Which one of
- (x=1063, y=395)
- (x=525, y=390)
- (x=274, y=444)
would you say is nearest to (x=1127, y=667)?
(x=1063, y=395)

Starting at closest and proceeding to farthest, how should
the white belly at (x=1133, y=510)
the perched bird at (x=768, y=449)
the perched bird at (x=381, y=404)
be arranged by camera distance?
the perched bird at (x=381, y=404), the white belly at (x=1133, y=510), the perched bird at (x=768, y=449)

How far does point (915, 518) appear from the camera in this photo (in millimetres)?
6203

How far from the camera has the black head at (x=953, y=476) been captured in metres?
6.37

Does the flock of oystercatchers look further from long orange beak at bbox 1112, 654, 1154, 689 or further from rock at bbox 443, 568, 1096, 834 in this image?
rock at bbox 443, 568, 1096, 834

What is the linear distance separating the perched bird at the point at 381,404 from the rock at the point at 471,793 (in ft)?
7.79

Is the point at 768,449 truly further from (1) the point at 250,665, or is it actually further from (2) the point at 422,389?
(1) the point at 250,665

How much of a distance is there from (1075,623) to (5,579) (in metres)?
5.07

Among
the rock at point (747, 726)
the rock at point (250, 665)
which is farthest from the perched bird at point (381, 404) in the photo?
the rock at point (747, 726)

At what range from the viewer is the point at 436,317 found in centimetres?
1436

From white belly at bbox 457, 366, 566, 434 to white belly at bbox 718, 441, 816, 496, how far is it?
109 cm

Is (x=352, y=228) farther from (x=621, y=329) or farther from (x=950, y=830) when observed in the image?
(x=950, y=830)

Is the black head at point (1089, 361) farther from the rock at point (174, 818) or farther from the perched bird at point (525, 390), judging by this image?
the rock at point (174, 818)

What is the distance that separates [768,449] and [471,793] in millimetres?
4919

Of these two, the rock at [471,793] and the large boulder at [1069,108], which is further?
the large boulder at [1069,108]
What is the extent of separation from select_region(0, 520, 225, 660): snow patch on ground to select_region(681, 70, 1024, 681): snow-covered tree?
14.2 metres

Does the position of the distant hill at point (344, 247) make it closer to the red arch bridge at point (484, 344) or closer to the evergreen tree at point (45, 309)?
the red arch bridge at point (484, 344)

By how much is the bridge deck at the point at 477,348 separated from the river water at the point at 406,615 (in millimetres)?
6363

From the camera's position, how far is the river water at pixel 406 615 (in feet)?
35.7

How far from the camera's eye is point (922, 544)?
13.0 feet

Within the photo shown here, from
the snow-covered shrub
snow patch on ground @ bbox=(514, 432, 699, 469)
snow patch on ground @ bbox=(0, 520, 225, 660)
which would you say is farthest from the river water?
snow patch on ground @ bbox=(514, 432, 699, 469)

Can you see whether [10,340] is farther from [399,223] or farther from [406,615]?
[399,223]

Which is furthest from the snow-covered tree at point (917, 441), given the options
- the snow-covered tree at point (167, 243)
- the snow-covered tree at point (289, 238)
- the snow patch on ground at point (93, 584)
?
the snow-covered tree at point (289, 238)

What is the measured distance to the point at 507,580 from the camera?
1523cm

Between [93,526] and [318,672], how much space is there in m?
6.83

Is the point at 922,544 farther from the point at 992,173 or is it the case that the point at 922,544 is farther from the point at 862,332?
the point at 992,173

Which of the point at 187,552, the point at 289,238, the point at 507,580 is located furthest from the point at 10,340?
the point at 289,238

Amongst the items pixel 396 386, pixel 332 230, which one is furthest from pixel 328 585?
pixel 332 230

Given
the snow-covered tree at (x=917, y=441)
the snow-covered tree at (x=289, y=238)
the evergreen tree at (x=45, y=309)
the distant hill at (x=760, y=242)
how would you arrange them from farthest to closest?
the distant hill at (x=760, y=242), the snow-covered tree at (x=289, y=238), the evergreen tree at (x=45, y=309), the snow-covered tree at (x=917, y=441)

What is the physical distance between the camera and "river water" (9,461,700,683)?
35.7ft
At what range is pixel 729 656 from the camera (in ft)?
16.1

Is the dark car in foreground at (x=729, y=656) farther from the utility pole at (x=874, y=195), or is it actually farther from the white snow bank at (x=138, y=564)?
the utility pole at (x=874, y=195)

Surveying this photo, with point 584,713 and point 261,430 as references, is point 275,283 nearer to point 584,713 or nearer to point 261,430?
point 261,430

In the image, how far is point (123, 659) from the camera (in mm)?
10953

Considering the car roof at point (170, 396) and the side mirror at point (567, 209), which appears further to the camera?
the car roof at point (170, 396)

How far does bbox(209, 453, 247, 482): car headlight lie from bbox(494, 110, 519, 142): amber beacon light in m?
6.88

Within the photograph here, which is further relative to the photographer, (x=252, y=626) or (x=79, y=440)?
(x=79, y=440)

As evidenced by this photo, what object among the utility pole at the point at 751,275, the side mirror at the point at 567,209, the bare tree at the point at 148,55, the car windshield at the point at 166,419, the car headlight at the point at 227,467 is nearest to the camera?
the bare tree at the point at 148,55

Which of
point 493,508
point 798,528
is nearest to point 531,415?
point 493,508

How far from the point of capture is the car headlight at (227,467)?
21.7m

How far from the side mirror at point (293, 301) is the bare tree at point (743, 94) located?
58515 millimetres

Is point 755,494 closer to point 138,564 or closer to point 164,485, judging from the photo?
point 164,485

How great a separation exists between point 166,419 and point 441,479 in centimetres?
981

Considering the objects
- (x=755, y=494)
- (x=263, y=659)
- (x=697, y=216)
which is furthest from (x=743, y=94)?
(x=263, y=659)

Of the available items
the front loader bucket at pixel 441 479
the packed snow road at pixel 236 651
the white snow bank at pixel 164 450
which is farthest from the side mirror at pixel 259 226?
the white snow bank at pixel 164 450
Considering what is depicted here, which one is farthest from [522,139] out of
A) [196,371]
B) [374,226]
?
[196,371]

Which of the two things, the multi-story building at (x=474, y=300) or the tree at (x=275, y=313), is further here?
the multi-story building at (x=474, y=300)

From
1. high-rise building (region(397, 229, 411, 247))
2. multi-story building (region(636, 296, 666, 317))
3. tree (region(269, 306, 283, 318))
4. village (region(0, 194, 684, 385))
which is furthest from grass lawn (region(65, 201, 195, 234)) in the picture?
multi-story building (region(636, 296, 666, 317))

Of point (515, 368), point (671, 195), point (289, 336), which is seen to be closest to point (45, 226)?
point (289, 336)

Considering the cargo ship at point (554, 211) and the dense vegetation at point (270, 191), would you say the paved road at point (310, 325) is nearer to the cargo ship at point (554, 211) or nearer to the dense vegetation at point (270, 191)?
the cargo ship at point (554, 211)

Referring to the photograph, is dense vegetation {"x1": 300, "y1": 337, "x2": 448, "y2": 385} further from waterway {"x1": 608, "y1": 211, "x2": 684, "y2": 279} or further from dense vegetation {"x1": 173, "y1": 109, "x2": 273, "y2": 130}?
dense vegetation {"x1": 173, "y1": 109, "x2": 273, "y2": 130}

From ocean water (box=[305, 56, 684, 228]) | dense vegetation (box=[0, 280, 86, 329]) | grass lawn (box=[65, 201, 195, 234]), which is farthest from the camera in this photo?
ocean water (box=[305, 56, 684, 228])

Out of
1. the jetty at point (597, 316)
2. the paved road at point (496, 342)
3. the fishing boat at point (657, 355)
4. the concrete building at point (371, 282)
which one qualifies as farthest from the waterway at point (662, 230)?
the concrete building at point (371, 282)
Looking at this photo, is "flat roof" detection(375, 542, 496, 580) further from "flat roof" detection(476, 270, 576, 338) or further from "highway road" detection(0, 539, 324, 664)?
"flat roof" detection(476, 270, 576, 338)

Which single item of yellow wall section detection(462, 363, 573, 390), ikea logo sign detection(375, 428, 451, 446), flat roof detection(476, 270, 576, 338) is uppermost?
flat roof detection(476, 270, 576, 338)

--------------------------------

*WHAT IS REQUIRED*.
Quote every line of the data, word for word.

*TASK OUTPUT*.
Which one of
- (x=1063, y=395)
- (x=525, y=390)
- (x=274, y=444)
would you say is nearest to (x=1127, y=667)?
(x=1063, y=395)

Starting at closest and proceeding to farthest, how should
the white belly at (x=1133, y=510)
the perched bird at (x=768, y=449)
the perched bird at (x=381, y=404)
be arranged by camera distance?
the perched bird at (x=381, y=404), the white belly at (x=1133, y=510), the perched bird at (x=768, y=449)

How far does point (915, 518) appear from the camera in this photo (in millimetres)?
6203

How far from the camera has the black head at (x=953, y=476) been captured in metres?
6.37

Does the flock of oystercatchers look further from long orange beak at bbox 1112, 654, 1154, 689 or further from rock at bbox 443, 568, 1096, 834 in this image?
rock at bbox 443, 568, 1096, 834

What is the linear distance separating the perched bird at the point at 381,404 from the rock at the point at 471,793 (in ft)?
7.79

Is the point at 768,449 truly further from (1) the point at 250,665, or is it actually further from (2) the point at 422,389?
(1) the point at 250,665

How much of a distance is there from (1075,623) to (5,579) (in metres)?
5.07

Among
the rock at point (747, 726)
the rock at point (250, 665)
which is farthest from the perched bird at point (381, 404) in the photo?
the rock at point (747, 726)

At what range from the viewer is the point at 436,317 found in centimetres?
1436

From white belly at bbox 457, 366, 566, 434 to white belly at bbox 718, 441, 816, 496, how far is it?
109 cm

Is (x=352, y=228) farther from (x=621, y=329) or farther from (x=950, y=830) when observed in the image?
(x=950, y=830)

Is the black head at point (1089, 361) farther from the rock at point (174, 818) or farther from the perched bird at point (525, 390), judging by this image?
the rock at point (174, 818)

What is the distance that separates [768,449] and [471,793] in millimetres?
4919

Of these two, the rock at [471,793] and the large boulder at [1069,108], which is further?
the large boulder at [1069,108]
What is the extent of separation from select_region(0, 520, 225, 660): snow patch on ground to select_region(681, 70, 1024, 681): snow-covered tree?
14.2 metres

Does the position of the distant hill at point (344, 247) make it closer to the red arch bridge at point (484, 344) or closer to the evergreen tree at point (45, 309)?
the red arch bridge at point (484, 344)

By how much is the bridge deck at the point at 477,348 separated from the river water at the point at 406,615 (in millimetres)?
6363

From the camera's position, how far is the river water at pixel 406 615 (in feet)?
35.7

How far from the camera's eye is point (922, 544)?
13.0 feet

Within the photo shown here, from
the snow-covered shrub
snow patch on ground @ bbox=(514, 432, 699, 469)
snow patch on ground @ bbox=(0, 520, 225, 660)
which would you say is farthest from the river water?
snow patch on ground @ bbox=(514, 432, 699, 469)

Can you see whether [10,340] is farther from [399,223] or farther from [406,615]?
[399,223]

Which is furthest from the snow-covered tree at point (917, 441), given the options
- the snow-covered tree at point (167, 243)
- the snow-covered tree at point (289, 238)
- the snow patch on ground at point (93, 584)
?
the snow-covered tree at point (289, 238)

What is the measured distance to the point at 507,580 from the camera?
1523cm

Between [93,526] and [318,672], how much space is there in m?
6.83

Is the point at 922,544 farther from the point at 992,173 or is it the case that the point at 922,544 is farther from the point at 862,332?
the point at 992,173

Which of the point at 187,552, the point at 289,238, the point at 507,580 is located furthest from the point at 10,340?
the point at 289,238

Amongst the items pixel 396 386, pixel 332 230, which one is furthest from pixel 328 585?
pixel 332 230

Given
the snow-covered tree at (x=917, y=441)
the snow-covered tree at (x=289, y=238)
the evergreen tree at (x=45, y=309)
the distant hill at (x=760, y=242)
how would you arrange them from farthest to closest?
the distant hill at (x=760, y=242), the snow-covered tree at (x=289, y=238), the evergreen tree at (x=45, y=309), the snow-covered tree at (x=917, y=441)

What is the physical distance between the camera and "river water" (9,461,700,683)?
35.7ft
At what range is pixel 729 656 from the camera (in ft)?
16.1

Is the dark car in foreground at (x=729, y=656) farther from the utility pole at (x=874, y=195), or is it actually farther from the white snow bank at (x=138, y=564)?
the utility pole at (x=874, y=195)

Surveying this photo, with point 584,713 and point 261,430 as references, is point 275,283 nearer to point 584,713 or nearer to point 261,430?
point 261,430

In the image, how far is point (123, 659) from the camera (in mm)?
10953

Considering the car roof at point (170, 396) and the side mirror at point (567, 209), which appears further to the camera?
the car roof at point (170, 396)

How far does bbox(209, 453, 247, 482): car headlight lie from bbox(494, 110, 519, 142): amber beacon light in m?
6.88

Within the photograph here, which is further relative to the photographer, (x=252, y=626) or (x=79, y=440)?
(x=79, y=440)

As evidenced by this photo, what object among the utility pole at the point at 751,275, the side mirror at the point at 567,209, the bare tree at the point at 148,55, the car windshield at the point at 166,419, the car headlight at the point at 227,467 is nearest to the camera?
the bare tree at the point at 148,55

Which of
point 493,508
point 798,528
is nearest to point 531,415?
point 493,508

How far from the point of capture is the car headlight at (227,467)?
21.7m

How far from the side mirror at point (293, 301) is the bare tree at point (743, 94) located?
58515 millimetres

Is point 755,494 closer to point 138,564 or closer to point 164,485, judging from the photo?
point 164,485

How great a separation exists between point 166,419 and point 441,479 in centimetres?
981

Considering the objects
- (x=755, y=494)
- (x=263, y=659)
- (x=697, y=216)
which is furthest from (x=743, y=94)?
(x=263, y=659)

Of the available items
the front loader bucket at pixel 441 479
the packed snow road at pixel 236 651
the white snow bank at pixel 164 450
which is farthest from the side mirror at pixel 259 226?
the white snow bank at pixel 164 450
Considering what is depicted here, which one is farthest from [522,139] out of
A) [196,371]
B) [374,226]
?
[196,371]

Which of the two things, the multi-story building at (x=474, y=300) or the tree at (x=275, y=313), is further here?
the multi-story building at (x=474, y=300)

From
1. high-rise building (region(397, 229, 411, 247))
2. multi-story building (region(636, 296, 666, 317))
3. tree (region(269, 306, 283, 318))
4. village (region(0, 194, 684, 385))
which is furthest from grass lawn (region(65, 201, 195, 234)) in the picture?
multi-story building (region(636, 296, 666, 317))

Of point (515, 368), point (671, 195), point (289, 336), which is seen to be closest to point (45, 226)?
point (289, 336)

Considering the cargo ship at point (554, 211) and the dense vegetation at point (270, 191), would you say the paved road at point (310, 325) is nearer to the cargo ship at point (554, 211) or nearer to the dense vegetation at point (270, 191)?
the cargo ship at point (554, 211)

Referring to the photograph, is dense vegetation {"x1": 300, "y1": 337, "x2": 448, "y2": 385} further from waterway {"x1": 608, "y1": 211, "x2": 684, "y2": 279} or further from dense vegetation {"x1": 173, "y1": 109, "x2": 273, "y2": 130}?
dense vegetation {"x1": 173, "y1": 109, "x2": 273, "y2": 130}

From ocean water (box=[305, 56, 684, 228]) | dense vegetation (box=[0, 280, 86, 329]) | grass lawn (box=[65, 201, 195, 234]), which is farthest from the camera in this photo?
ocean water (box=[305, 56, 684, 228])

Out of
1. the jetty at point (597, 316)
2. the paved road at point (496, 342)
3. the fishing boat at point (657, 355)
4. the concrete building at point (371, 282)
which one qualifies as farthest from the waterway at point (662, 230)?
the concrete building at point (371, 282)
Looking at this photo, is "flat roof" detection(375, 542, 496, 580) further from "flat roof" detection(476, 270, 576, 338) or further from "highway road" detection(0, 539, 324, 664)?
"flat roof" detection(476, 270, 576, 338)

Which single item of yellow wall section detection(462, 363, 573, 390), ikea logo sign detection(375, 428, 451, 446), flat roof detection(476, 270, 576, 338) is uppermost?
flat roof detection(476, 270, 576, 338)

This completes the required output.